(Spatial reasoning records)
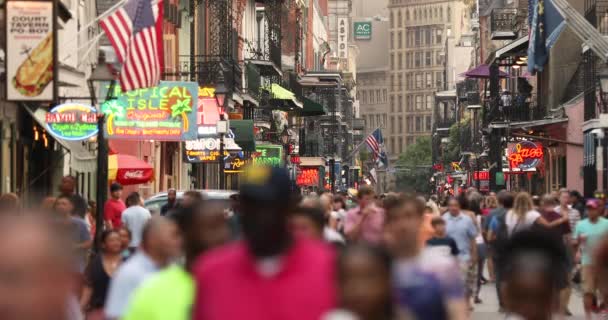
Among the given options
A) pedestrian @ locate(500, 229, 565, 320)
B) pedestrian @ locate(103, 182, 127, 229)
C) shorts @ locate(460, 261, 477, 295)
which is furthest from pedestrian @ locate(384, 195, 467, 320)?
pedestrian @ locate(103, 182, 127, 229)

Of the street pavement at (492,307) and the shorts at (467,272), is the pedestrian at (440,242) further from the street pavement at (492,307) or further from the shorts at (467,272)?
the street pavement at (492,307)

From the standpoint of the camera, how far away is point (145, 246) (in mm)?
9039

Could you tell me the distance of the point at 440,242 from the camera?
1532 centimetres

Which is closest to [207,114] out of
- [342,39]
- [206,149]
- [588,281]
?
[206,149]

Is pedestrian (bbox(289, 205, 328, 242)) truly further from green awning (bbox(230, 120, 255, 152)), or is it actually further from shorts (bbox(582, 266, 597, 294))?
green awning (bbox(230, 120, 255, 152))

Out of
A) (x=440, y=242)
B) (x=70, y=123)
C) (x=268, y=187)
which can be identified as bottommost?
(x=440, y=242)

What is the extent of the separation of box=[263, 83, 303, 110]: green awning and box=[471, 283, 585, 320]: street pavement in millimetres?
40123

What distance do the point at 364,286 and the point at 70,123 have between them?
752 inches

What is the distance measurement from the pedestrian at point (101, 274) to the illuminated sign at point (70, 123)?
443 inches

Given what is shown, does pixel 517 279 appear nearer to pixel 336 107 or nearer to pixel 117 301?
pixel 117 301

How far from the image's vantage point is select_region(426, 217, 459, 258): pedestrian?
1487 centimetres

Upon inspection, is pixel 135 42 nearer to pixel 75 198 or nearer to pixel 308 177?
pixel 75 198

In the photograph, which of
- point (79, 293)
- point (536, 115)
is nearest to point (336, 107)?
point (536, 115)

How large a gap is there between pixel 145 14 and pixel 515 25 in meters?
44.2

## Problem statement
All entries must be written out again exactly as given, with no pictures in the copy.

## Result for this task
Among the given options
A) pedestrian @ locate(500, 229, 565, 320)
B) pedestrian @ locate(103, 182, 127, 229)
C) shorts @ locate(460, 261, 477, 295)
which is furthest from pedestrian @ locate(384, 195, 467, 320)?
pedestrian @ locate(103, 182, 127, 229)

Of the street pavement at (492,307) and the shorts at (467,272), is the pedestrian at (440,242) further from the street pavement at (492,307) or further from the shorts at (467,272)?
the street pavement at (492,307)

From the standpoint of the camera, how far away is point (145, 246) (in mm)?
9039

Could you tell me the distance of the point at 440,242 from the camera?
1532 centimetres

Which is closest to [207,114] out of
- [342,39]
- [206,149]
- [588,281]
?
[206,149]

Is pedestrian (bbox(289, 205, 328, 242)) truly further from green awning (bbox(230, 120, 255, 152)), or is it actually further from shorts (bbox(582, 266, 597, 294))?
green awning (bbox(230, 120, 255, 152))

Out of
A) (x=440, y=242)
B) (x=70, y=123)
C) (x=268, y=187)
which can be identified as bottommost?
(x=440, y=242)

What is the extent of the separation of box=[263, 83, 303, 110]: green awning and box=[471, 283, 585, 320]: street pavement in millimetres?
40123

What distance do the point at 364,286 and the point at 70,123 have between them?
752 inches

What is the distance measurement from the pedestrian at point (101, 274) to the illuminated sign at point (70, 123)?
443 inches

Given what is shown, does pixel 517 279 appear nearer to pixel 336 107 or nearer to pixel 117 301?
pixel 117 301

How far from the image's vantage point is select_region(426, 217, 459, 258): pedestrian?
1487 centimetres

Upon inspection, is pixel 135 42 nearer to pixel 75 198 or nearer to pixel 308 177?
pixel 75 198

In the photograph, which of
- point (79, 293)
- point (536, 115)
is nearest to point (336, 107)?
point (536, 115)

How large a gap is there between pixel 145 14 and pixel 515 25 in meters?
44.2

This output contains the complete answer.